A few years ago, I worked as a social media strategist in Washington, D.C. And while I worked there, I did not expect to spend much time talking about politics.
The job was for Washingtonians who love their city and its people.
But as we began to expand our coverage, I began to see a trend that was not surprising: Americans are increasingly disengaged with politics.
They don’t feel they have much influence.
And they are not willing to spend money or time to keep up with politics because they are bored with it.
In a new study, I found that people are increasingly bored with politics, too.
We live in a digital age, and the way that we interact online is changing the way we think and the people we meet.
The researchers who conducted the study, from Princeton University and Princeton University’s Hoover Institution, focused on people in their 20s and 30s, a time when most people are young and engaged in social media.
The study was a pilot study that was intended to help researchers understand how and why people use social media, as well as how and when they engage with it in the real world.
But the findings suggest that the way people interact online with each other is changing.
The problem is not just that our interactions are not as interactive as they used to be.
The results show that a lot of the activity on social media is not about politics, it’s about a very specific kind of social interaction.
The more times you see a friend post something on Facebook, the more likely you are to see that friend in a relationship or an online dating app.

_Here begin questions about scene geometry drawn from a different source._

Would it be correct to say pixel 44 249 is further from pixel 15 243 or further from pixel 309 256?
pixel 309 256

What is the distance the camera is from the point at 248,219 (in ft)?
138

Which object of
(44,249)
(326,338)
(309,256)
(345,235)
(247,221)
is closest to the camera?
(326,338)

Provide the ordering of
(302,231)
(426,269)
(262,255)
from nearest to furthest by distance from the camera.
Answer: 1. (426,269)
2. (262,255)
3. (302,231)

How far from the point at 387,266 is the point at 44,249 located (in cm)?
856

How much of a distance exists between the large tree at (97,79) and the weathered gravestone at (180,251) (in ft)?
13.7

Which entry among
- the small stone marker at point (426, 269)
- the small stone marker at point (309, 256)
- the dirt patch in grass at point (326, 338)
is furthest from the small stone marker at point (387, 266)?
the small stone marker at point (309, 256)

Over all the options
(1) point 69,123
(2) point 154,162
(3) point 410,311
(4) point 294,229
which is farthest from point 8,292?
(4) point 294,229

And the more times someone posts something on Instagram, the less likely you will see them at a meeting or meeting with a group.

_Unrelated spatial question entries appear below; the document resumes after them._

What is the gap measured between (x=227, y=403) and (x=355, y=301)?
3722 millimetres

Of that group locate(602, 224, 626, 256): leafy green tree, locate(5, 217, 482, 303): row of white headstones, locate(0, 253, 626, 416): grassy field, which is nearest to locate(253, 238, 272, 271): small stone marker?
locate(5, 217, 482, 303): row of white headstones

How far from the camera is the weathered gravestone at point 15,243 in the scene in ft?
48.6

It’s like the old adage that the more people you know, the fewer people you have to get together.
And that, the researchers say, is an important lesson.
People don’t really get into politics because it is boring.
They get into it because it can be fun, because it offers a sense of belonging, and because it brings out the best in them.
That is what makes it so compelling, the ability to connect with others who share the same values.
And it is that connection that drives the kind of political engagement that the study found is most common among people who live in their teens and early 20s.
This study shows that engagement on social networks is not what we used to think it was.
The study shows a growing disconnect between how people interact on the web and how people actually behave in the world.
For the most part, people who are social are not really engaged with politics in real life.
The Pew Research Center has found that only about 30 percent of people who have friends on Facebook have ever taken an active part in politics.
A lot of them aren’t even actively participating.
That’s because many of those people have moved away from politics, because they aren’t going to be able to relate to a political party anymore, and they don’t want to get involved with political events.
Social media, however, is different.
In the survey, participants said that their favorite topics on social platforms include sports, sports news, and politics.
When asked if they ever go out to a sporting event, almost half of people said they never.
So the most popular topics on the social networks for young people are sports, politics, and social media and entertainment.
People who live online are more likely to be active on social networking sites.
And this is not a trend confined to social media; people in the survey said that most people on Facebook also spend time on Instagram and Snapchat.
What’s interesting is that young people who use social platforms to talk about politics are also more likely than other people to be political.
What this means is that people who aren’t political are more engaged in politics and more likely in social networks than people who do.
The same is true for young Americans.
But that’s not to say that young adults are not engaged in the political process.
They are, and this study shows just how.
What is the best way to connect?
There are many ways that young Americans can engage with politics that are different than traditional social networks.
One of the key things to remember is that a large majority of young people, according to the Pew survey, are not actively engaged in political campaigns.
This is true even when they are actively involved in politics online.
The number of times a young person mentions the word “election” on Facebook is just 0.4 times a typical Facebook user does.
And of course, young people don’t have a lot to say about politics online: They have little to no access to information about candidates, the candidates, and campaigns.
But they can share their views about issues, such as health care and the environment.
And people are also less likely to use social networks to discuss politics.